A Celery system can consist of multiple workers and brokers, giving way to high availability and horizontal scaling.
Celery is written in Python, but the protocol can be implemented in any language. In addition to Python there's node-celery for Node.js, and a PHP client.
Language interoperability can also be achieved by using webhooks in such a way that the client enqueues an URL to be requested by a worker.
Brokers
- RabbitMQ
- Redis
- Amazon SQS
- The recommended message brokers are RabbitMQ or Redis.
Concurrency
Result Stores
- AMQP, Redis
- Memcached,
- SQLAlchemy, Django ORM
- Apache Cassandra, Elasticsearch, Riak
- MongoDB, CouchDB, Couchbase, ArangoDB
- Amazon DynamoDB, Amazon S3
- Microsoft Azure Block Blob, Microsoft Azure Cosmos DB
- File system
Serialization
- pickle, json, yaml, msgpack.
- zlib, bzip2compression.
- Cryptographic message signing.
States
- celery.states.FAILURE = 'FAILURE' - Task failed
- celery.states.PENDING = 'PENDING' - Task state is unknown (assumed pending since you know the id).

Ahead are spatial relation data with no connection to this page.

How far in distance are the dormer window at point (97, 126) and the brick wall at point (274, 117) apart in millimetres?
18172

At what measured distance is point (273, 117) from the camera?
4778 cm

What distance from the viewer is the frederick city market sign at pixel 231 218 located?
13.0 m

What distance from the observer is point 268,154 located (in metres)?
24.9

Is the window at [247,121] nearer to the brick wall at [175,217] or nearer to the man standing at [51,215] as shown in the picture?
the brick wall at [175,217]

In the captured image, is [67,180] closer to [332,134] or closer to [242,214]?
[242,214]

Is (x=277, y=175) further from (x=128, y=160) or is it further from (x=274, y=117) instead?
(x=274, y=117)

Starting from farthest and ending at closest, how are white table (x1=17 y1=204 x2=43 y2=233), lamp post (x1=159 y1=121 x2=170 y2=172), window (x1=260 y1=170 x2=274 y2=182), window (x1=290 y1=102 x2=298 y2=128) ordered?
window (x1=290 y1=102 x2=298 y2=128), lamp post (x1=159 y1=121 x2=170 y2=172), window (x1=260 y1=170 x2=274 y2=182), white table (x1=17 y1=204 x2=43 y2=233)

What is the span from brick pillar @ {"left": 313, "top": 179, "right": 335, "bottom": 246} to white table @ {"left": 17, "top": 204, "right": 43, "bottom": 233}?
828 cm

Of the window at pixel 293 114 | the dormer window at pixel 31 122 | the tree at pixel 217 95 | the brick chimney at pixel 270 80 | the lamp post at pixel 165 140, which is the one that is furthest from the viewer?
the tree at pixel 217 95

- celery.states.RECEIVED = 'RECEIVED' - Task was received by a worker (only used in events).
- celery.states.RETRY = 'RETRY' - Task is waiting for retry.

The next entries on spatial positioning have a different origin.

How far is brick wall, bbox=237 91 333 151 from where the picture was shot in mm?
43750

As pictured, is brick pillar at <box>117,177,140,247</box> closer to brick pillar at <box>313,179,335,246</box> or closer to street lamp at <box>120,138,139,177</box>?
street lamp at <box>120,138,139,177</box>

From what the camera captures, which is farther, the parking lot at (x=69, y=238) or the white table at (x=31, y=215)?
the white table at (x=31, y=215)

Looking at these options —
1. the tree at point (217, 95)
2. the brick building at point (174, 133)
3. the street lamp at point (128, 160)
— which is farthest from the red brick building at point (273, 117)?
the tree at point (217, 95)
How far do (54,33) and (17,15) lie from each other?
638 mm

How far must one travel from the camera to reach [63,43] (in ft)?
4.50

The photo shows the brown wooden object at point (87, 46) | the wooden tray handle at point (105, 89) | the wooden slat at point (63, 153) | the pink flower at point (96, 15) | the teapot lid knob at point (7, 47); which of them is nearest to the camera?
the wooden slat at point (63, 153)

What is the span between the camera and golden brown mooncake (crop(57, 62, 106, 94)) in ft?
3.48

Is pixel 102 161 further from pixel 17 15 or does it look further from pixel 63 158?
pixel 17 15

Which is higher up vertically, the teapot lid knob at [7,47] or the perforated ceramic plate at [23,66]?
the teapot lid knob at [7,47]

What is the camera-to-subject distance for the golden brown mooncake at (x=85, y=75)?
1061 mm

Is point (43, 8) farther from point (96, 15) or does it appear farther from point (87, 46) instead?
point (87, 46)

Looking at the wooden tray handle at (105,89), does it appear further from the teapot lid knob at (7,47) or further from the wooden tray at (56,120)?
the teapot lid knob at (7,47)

- celery.states.REVOKED = 'REVOKED' - Task was revoked.
- celery.states.STARTED = 'STARTED' - Task was started by a worker (task_track_started).
- celery.states.SUCCESS = 'SUCCESS' - Task succeeded
- celery.states.precedence(state: str) → int - Get the precedence index for state.
States — Celery 5.4.0 documentation
Features
Monitoring
A stream of monitoring events is emitted by workers and is used by built-in and external tools to tell you what your cluster is doing -- in real-time.
Work-flows
Simple and complex work-flows can be composed using a set of powerful primitives we call the "canvas", including grouping, chaining, chunking, and more.
Time & Rate Limits
You can control how many tasks can be executed per second/minute/hour, or how long a task can be allowed to run, and this can be set as a default, for a specific worker or individually for each task type.
Scheduling
You can specify the time to run a task in seconds or a datetime, or you can use periodic tasks for recurring events based on a simple interval, or Crontab expressions supporting minute, hour, day of week, day of month, and month of year.
Resource Leak Protection
The --max-tasks-per-child option is used for user tasks leaking resources, like memory or file descriptors, that are simply out of your control.